__PASSAGE PROVIDED__:
The previous post in this series dealt with the first stages of milling the rough casting of the protractor head. In this post, we look at the back miter fence, the rough casting for which was obtained recently from a dedicated Wadkin fan out on the west coast.
As I mentioned in that previous post, the design of the quadrant, that is, the pairing of independent front and back miter fences, seemed to lend itself to the processing of miter cuts for various polygons, while the later Wadkin one-piece cast mitering fence set at a 90˚angular relationship between front and rear fence faces was only going to be especially useful for 4-sided polygons (a tetragon, to use the technical term). Now, the 45˚ miter is the type of miter cut that will be executed by 99% of woodworkers in 99% of cases involving miter cuts, so as far as that goes having a one-piece miter fence is no great disadvantage at all.
Still, I do process a fair amount of other polygon miter cuts, and wanted the functionality promised with split front/rear miter fences to achieve the capacity to readily cut polygons from 3-sided (trigon) to 12-sided (dodecagon).
Ah, such hopeful imaginings. I took the rough casting for the back miter and decided to stick it in place, mocked up as it were, to see what was what. That’s when I discovered, to paraphrase a line from a Bruce Springsteen song (“Racing in the Street”) that, “all my pretty dreams had been torn”.
The way the pair of castings are configured does not allow for nearly the swing range I had imagined. The swept arm which allows the fence to be clamped at a given setting can only swing so far inwards before the end of that circular arm runs into the back face of the front miter casting. In order to get in much further than a 90˚ relationship between the two fence faces, the length of that swept arm needs to be on the shorter side. Anything beyond that, the base portions of the castings will run into one another. I found the tightest placement it appeared to be capable of would likely make it possible to cut the miter from a trigon, at 60˚ between fence faces.
Swinging back outward, the short swept arm now presents a constraint as to how far the back miter fence may be swung open while still being capable of being bolted tight to the front miter fence. This is as far out in swing as it looked like it would go:
Keep in mind that this is not the normal relationship of the paired fences for miter cutting. In this case I have the front miter fence in its the normal 90˚ relationship for cross cutting and have simply placed the back miter fence against it to check the relationship between the two fences. If I were to fix the fences together as you see in the above picture, obviously I would risk slamming the blade into the back miter fence, which would not be among the list of desired activities in my shop.
I reckon that the widest setting between fence faces I could obtain would be on the order of 108˚, which would allow pentagon miters to be cut. The back miter fence can open plenty wider, but then it cannot be clamped to the front fence, and given the lack of capacity on the sliding table for affixing hold downs, it would involve some head-scratching, and maybe an extra locking bolt hole in the table, some sort of pad upon which it could rest, and provide a means of fixing it all in place.

__YOUR GOAL__:
In the post about the back miter fence, what is the widest setting between fence faces the author expects to obtain, please?

__PROVIDED MATERIAL__:

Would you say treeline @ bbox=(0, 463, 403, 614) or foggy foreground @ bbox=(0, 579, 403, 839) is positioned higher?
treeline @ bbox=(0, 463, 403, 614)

__EXERCISE OUTPUT__:
On the order of 108˚, which would allow pentagon miters to be cut.